There are in actual fact many cities where Democrats control every branch of local government.

> The idea that zoning reform is a no-brainer and easy is also clearly not true: it's been a major teeth pull in SF and California, and many different people are pushing back.

That's the point. Democrats, despite having majority control in such areas, don't actually do it.

> Also we need to consider how and if development is truly good for existing residents. Many of them do not think so. The appropriate response here is to develop a sense of curiosity: why is that? What do people believe, and why?

If you're an incumbent property owner then you want the value of your existing property to go up. If you want to move into an area you don't already live or build something there, you want property to be affordable. Since only the first group gets a vote in local elections, there is a perverse incentive to maintain artificial scarcity.

> How do you build a compelling future that brings people along?
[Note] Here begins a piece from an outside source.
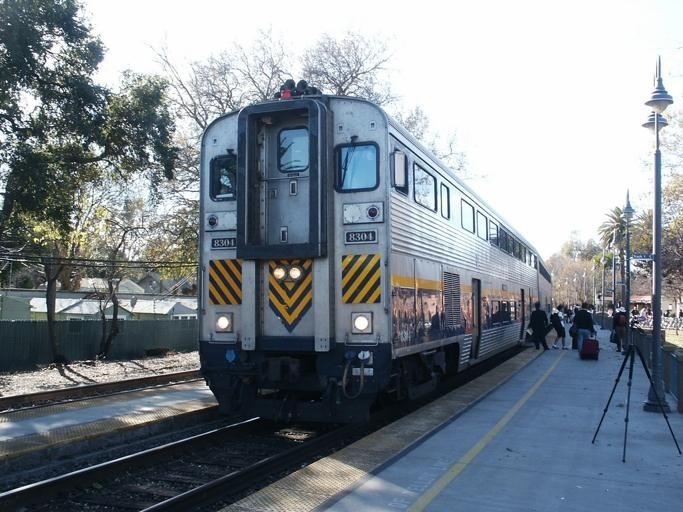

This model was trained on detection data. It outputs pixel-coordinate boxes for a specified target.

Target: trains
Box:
[197,78,554,426]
It's a structural failure that comes from doing zoning at the local level. Alice owns a house in San Francisco and intends sell it and buy one in LA. Bob owns a house in LA and intends to sell it and buy one in San Francisco. Therefore Alice currently wants housing to be expensive in San Francisco and cheap in LA and Bob wants the opposite. But Alice only gets a vote in San Francisco and Bob only gets a vote in LA, so they each vote for housing to be expensive there and then it ends up expensive everywhere. As soon as Bob buys the house in San Francisco and consequently a vote there, he wants that house to cost more rather than less.

If you prohibit scarcity-inducing zoning practices at the state or federal level then Alice and Bob no longer have a strong preference since the rule now affects them both when they sell and when they buy instead of only one of those, but all of the people who don't already own property can now vote in an election for someone that has jurisdiction.